Chouaib Sahnoun
L’imagination des corrompus semble décidément inépuisable. Traqués par les services de sécurité, hantés par la peur des écoutes téléphoniques et des caméras dissimulées, certains présidents de communes ont trouvé un refuge pour le moins insolite afin de négocier leurs commissions illégales : la vapeur épaisse des hammams. Face à ces pratiques aussi ubuesques que graves, le ministère de l’Intérieur a ouvert une enquête approfondie.
L’information pourrait prêter à sourire si elle ne révélait pas un malaise profond. D’après des rapports émanant des services des Affaires intérieures et transmis aux préfectures de Casablanca, Marrakech et Rabat, plusieurs élus locaux auraient troqué bureaux feutrés et cafés discrets contre les bains turcs. Leur objectif est clair : échapper aux dispositifs de surveillance, aux téléphones portables et aux pièges tendus par la « Ligne verte » dédiée à la dénonciation de la corruption.
Selon des sources bien informées , la vague de révocations et de poursuites judiciaires visant des élus indélicats a installé un climat de paranoïa au sein de certaines communes. Pour continuer leurs transactions illicites sans laisser de traces, ces responsables organisent désormais leurs rendez-vous dans des lieux où la nudité est de rigueur et où toute technologie est proscrite. Dans ces espaces clos, enveloppés de vapeur, ils se croient à l’abri des enregistrements audio ou vidéo susceptibles de ruiner leur carrière politique, surtout à l’approche des prochaines échéances électorales.

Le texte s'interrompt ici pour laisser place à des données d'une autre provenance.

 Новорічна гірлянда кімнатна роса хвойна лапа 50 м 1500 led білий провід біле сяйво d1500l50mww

Mais que se négocie-t-il réellement entre deux gommages et un passage au sauna ? Essentiellement le déblocage de factures. Les rapports évoquent un véritable « racket » institutionnalisé : des entrepreneurs, bien qu’ayant achevé leurs travaux conformément aux contrats, voient leurs paiements bloqués sans justification. Le mot de passe pour obtenir la signature salvatrice du président de commune ? Une commission versée en liquide, négociée loin des regards. Certains élus poussent la manœuvre encore plus loin, en mettant en place des sociétés écrans ou en attribuant des marchés fictifs à des proches, siphonnant ainsi les fonds publics et les prêts du Fonds d’équipement communal (FEC), pourtant destinés à la mise à niveau des infrastructures urbaines.

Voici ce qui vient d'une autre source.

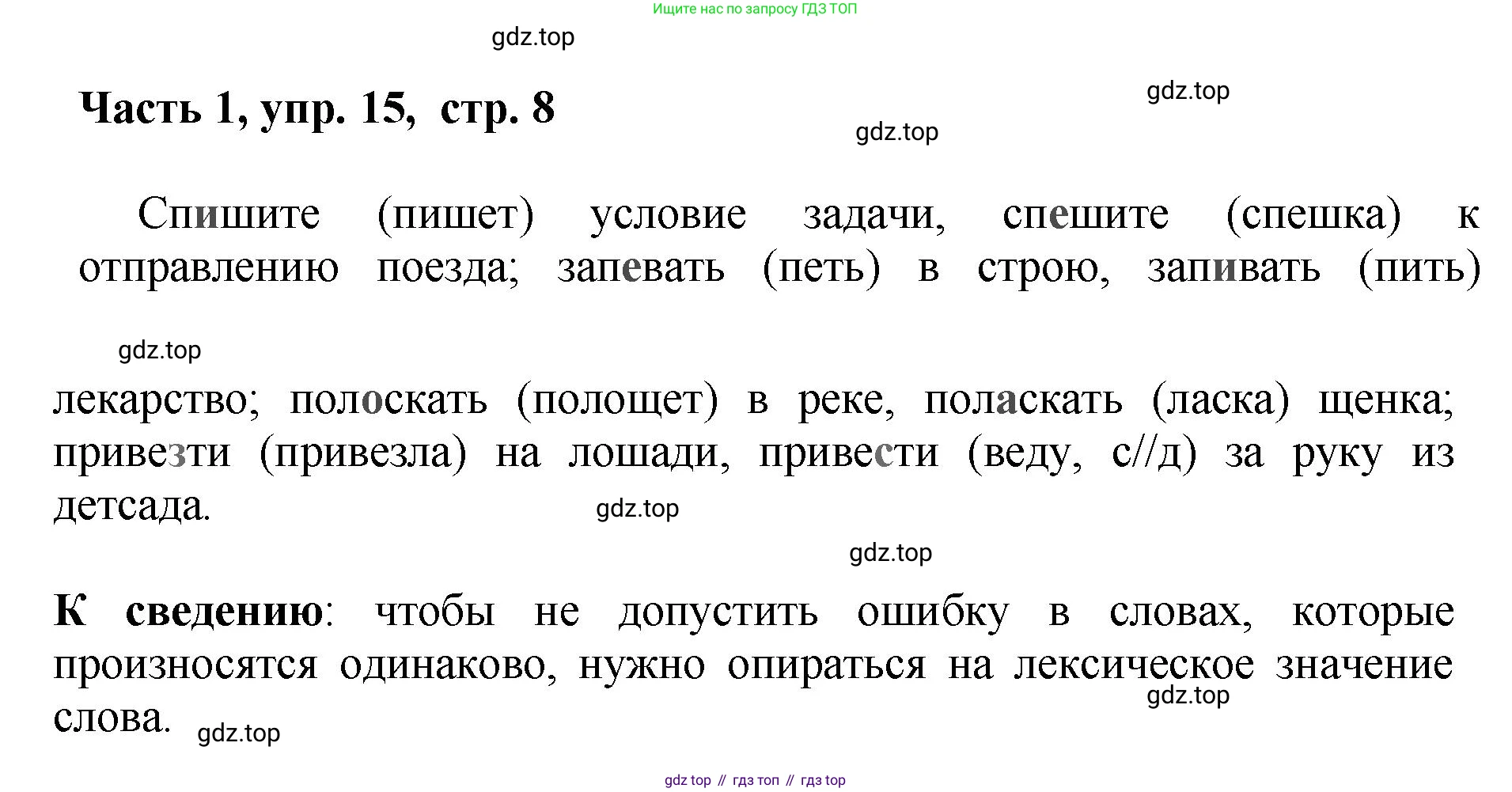 ГДЗ Русский язык, 6 класс Учебник, авторы: Баранов Михаил Трофимович, Ладыженская Таиса Алексеевна, Тростенцова Лидия Александровна, Ладыженская Наталия Вениаминовна, Дейкина Алевтина Дмитриевна, Антонова Любовь Геннадиевна, Григорян Лариса Трофимовна, Кулибаба Иван Иванович, издательство Просвещение, Москва, 2023, салатового цвета, Часть 1, страница 8, номер 15, Решение 2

Face à ces révélations jugées « choquantes », les services centraux du ministère de l’Intérieur sont désormais en état d’alerte. Le ministre Abdelouafi Laftit a donné des instructions strictes aux walis et gouverneurs afin d’accélérer le règlement des contentieux et de renforcer la surveillance de ces pratiques déviantes. Les dossiers s’accumulent et la justice, notamment les chambres spécialisées dans les crimes financiers, pourrait bientôt mettre un terme à cette dérive, sifflant la fin de la récréation pour ces élus qui ont cru pouvoir dissimuler leurs turpitudes… en tenue d’Adam.